LA Cool
My past keeps showing up. Here’s more evidence of another life I led.
*****
One of my biggest fears about LA is that I'm not cool enough.
I mean, you watch the movies and there are plenty of depictions of agents, actors, directors, production assistants and hangers-on with so much cool that, well, southern California begins to feel cold. (For me, it got so I started worrying that even the parking valets sit at the unattainable lunch table of hipness.)
The next biggest fear about LA is that cool is all that counts.
When these two things are combined with a third fear, cool never has any substance, well, I have a pretty potent cocktail in my head: I start thinking that I need to have a more Vince Vaughn delivery and need to pitch movies about Nazi zombies and the action stars who blow them up.
But I don't have Vince Vaughn's patter (and certainly not his looks) and I have no passion for Nazi zombie movies (which, by the way, I actually overheard someone pitch to someone else at the Farmer's Market on Fairfax one evening).
If anything, I am sincere to a fault.
This truth about myself occasionally sends me into a depression. I despair that there's no one like me out there on the LA highways, that they've all come here and gone back to the midwest where they were raised, that substance is incidental, that seriousness is unimportant and that sensitivity is an obstacle to be overcome.
Then I meet the Director - a guy who I'll call, Steve - and I realize I am way way way wrong. In fact, I'm wallowing in foolishness and fear.
Not that Steve isn't cool. He is. In fact, very.
But when I meet him at a Starbucks in Westwood, I also find him to be kind, warm, funny and accessible. He has worked in commercials as well as features and tv. In the 80s he invented an interesting cyber icon right out of art school. There's been some luck in his life, but I know too there's been a lot of talent backed up by hard work. This is reassuring.
He definitely knows the world (advertising) that I'm coming from. And the world I'm trying to get to.
His advice echos that which I got from the agent a month earlier.
"If you haven't been produced, it's very very hard. When people find that out they back away. It's very hard. So I reccommend that you try to make something. It doesn't have to be very long, but it has to be good. It should also be something that's part of something else that you want to make. That way you can show people what you want to do and they can see it. They'll say, Oh, I see. And you can get financing that way. Once you have a project done, it will be much much easier."
He asks what kind of movies I like. I go through a list of 70s films I love (5 Easy Pieces, Last Picture Show, Alice Doesn't Live Here Anymore) and then name a few more recent features (Lost in Translation, Eternal Sunshine, Little Miss Sunshine) I'm crazy about.
He also asks about my plays and my screenplays. I summarize them for him.
"This is good. All good good," he says. "I see."

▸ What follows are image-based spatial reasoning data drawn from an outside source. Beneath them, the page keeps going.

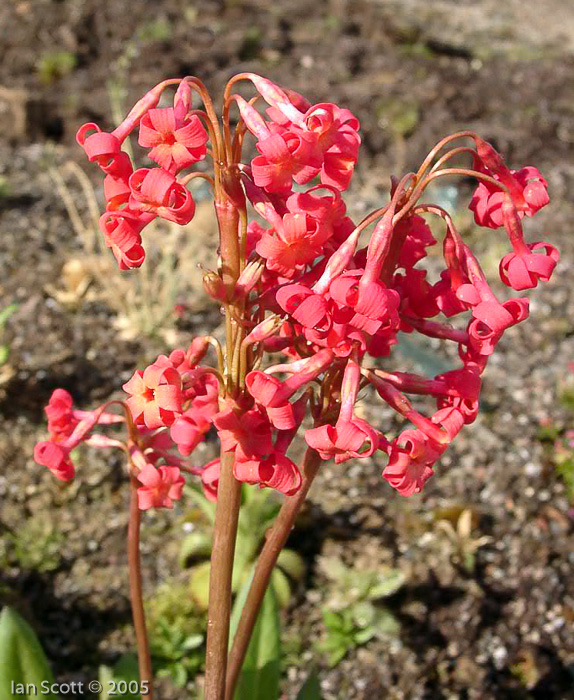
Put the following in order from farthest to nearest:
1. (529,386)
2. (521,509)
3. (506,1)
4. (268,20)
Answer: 1. (506,1)
2. (268,20)
3. (529,386)
4. (521,509)

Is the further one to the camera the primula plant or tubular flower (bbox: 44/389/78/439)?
tubular flower (bbox: 44/389/78/439)

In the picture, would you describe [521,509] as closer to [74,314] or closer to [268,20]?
[74,314]

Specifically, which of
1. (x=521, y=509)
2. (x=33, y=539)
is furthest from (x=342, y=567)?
(x=33, y=539)

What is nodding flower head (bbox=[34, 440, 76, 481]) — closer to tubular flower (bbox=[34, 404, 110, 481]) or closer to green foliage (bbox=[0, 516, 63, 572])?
tubular flower (bbox=[34, 404, 110, 481])

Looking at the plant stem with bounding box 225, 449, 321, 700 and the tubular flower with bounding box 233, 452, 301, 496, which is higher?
the tubular flower with bounding box 233, 452, 301, 496

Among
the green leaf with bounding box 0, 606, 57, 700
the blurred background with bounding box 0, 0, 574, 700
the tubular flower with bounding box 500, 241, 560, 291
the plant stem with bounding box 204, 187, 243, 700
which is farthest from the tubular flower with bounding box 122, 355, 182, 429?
the blurred background with bounding box 0, 0, 574, 700

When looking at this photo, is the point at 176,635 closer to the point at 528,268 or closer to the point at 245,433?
the point at 245,433
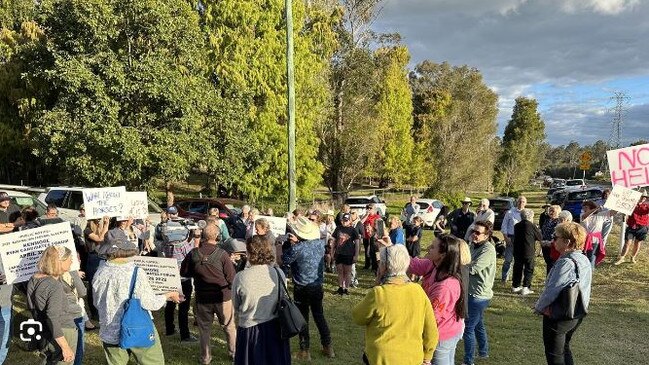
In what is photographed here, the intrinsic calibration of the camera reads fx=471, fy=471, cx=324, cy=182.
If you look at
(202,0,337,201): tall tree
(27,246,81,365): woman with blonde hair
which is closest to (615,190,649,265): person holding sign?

Then he suggests something I can do in addition to - perhaps in lieu of - shooting something.
"There is a television channel that makes 40 movies a year with budgets of less than $1 million each. You don't have to write the whole script to sell an idea to them. You could write a really great logline and if they show interest, you could get in that way. It's something someone like you, from advertising, should be able to do. It's what people in advertising are good at. You should develop 10 or 12 loglines. Really work on them. Polish them. That's another way."
What is great about this advice is not just its directness, but also the feeling I get from Steve as he offers it. He clearly seems interested in helping. Of sending me in the right direction. He's floating ideas based on what I've told him. It makes me want to work for him in just about any capacity.
He presses me about my commercial reel. Again, echos of the agent.
"That could be a big thing. It's a kind of production. Especially if there's comedy. People can see that you did that and they'll feel that they might be able to trust you."
Naturally, I love hearing this, but as our meeting ends, I know I can't rely on it alone.
"Send me your screenplay and if I respond to it, then, well, maybe we can talk some more," Steve says. "In the meantime, I'll look at your TV commercials online, too."
I get in my Mini-Cooper and drive home feeling upbeat, feeling that while being cool may be important, being good is important too.
Then I get out a pad of paper and start working up loglines in case Steve likes my script and calls me. As I start, I feel grateful that no logline I write will have to include anything about Nazi zombies.
Maybe someday, of course. Just not today.